Das alles sind Formulierungen, mit denen sich traditionell der - im Westen meist christliche - Monotheismus gegen polytheistische Religionen gewendet hat. Es sind Versatzstücke einer Rhetorik, mit der man ehedem das erste Gebot durchzusetzen suchte, ja mit der die Gegner und Konkurrenten des eines Gottes, der allein angebetet werden sollte, denunziert wurden. Konsumkritiker verwenden somit alte Argumentationsmuster - und das oft selbst dann, wenn sie gar keine religiöse Orientierung besitzen. Man fragt sich also, auf welcher Grundlage eigentlich kritisiert wird, dass Menschen auch von Konsumgütern Sinn und Heil erwarten.

Tatsächlich ist die Konsumkultur in ihrer Struktur polytheistisch. Es gibt kein Konsumgut, das eine Allkompetenz für sich in Anspruch nähme - aber viele einzelne Produkte versprechen eine Wirkung, die über den bloßen Gebrauchswert hinausgeht, sich als Verklärung oder Stimulans äußert und damit in religiöse Dimensionen reicht. Die Inszenierung der Produkte in Warenästhetik und Werbung führt dazu, dass alltägliche Handlungen bewusster erlebt oder regelrecht ritualisiert werden.

Von Pfeffermühlen, Duschgels oder Mineralwässern existieren dabei jeweils so viele verschiedene Typen, dass man sich entscheiden kann, ob man eine Tätigkeit eher als Sport oder lieber als Meditation begreift. Mit jedem Produkt wird also ein bestimmtes Weltgefühl erzeugt oder zumindest unterstützt.

Die Vielfalt an Angeboten ist also Ausdruck dafür, dass jeweils viele Sinninstanzen darum konkurrieren, Gehör zu finden. Doch gerade dieser Vielfalt stehen Konsumkritiker eigentlich immer ablehnend gegenüber. Sie erblicken darin wahlweise Chaos, Überfluss oder Banalität, was aber nur die monotheistischen Wurzeln ihrer Kritik bestätigt. Statt im Umgang mit dem Warenpluralismus eine Kulturtechnik zu erkennen, tut man das Sich-entscheiden-Müssen als profane Lästigkeit ab.

Hier kommt derselbe Affekt zur Geltung, der jahrhundertelang vor allem die Literatur traf. Wie man allen Büchern misstraute, nur weil sie nicht die eine Bibel waren, ja wie man nicht einsehen wollte, warum jedes Jahr neue Bücher erscheinen müssen, so äußert man heute Vorbehalte dagegen, dass es so viele und immer wieder neue Pfeffermühlen, Duschgels und Mineralwasser gibt. Dass die Vielfalt an Angeboten ein Indiz dafür ist, wie vielfältig deutbar die Welt und wie wenig banal der Konsumismus ist, wird also stur ausgeblendet.

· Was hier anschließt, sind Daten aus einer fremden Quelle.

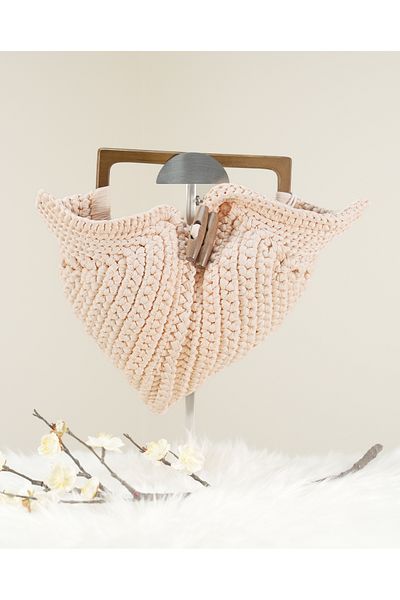 Randsac Peach Crochet Handbag with V-shaped Design, Wooden Clasp, and Geometric Handle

Wenn die Kirche gegen Supermärkte und Markenshops opponiert, so wie sie ehedem den Aberglauben verdammt hat, mag das noch nachvollziehbar sein, doch dass säkulare Kritiker des Konsums dieselbe Argumentation und Denkfiguren verfolgen, dass sie also letztlich eine Sehnsucht nach einer einheitlichen, monotheistischen, geschlossenen Welt bedienen, erscheint merkwürdig und auch etwas schwach. Zumindest sie sollten auf die Vokabel "Ersatzreligion" lieber verzichten.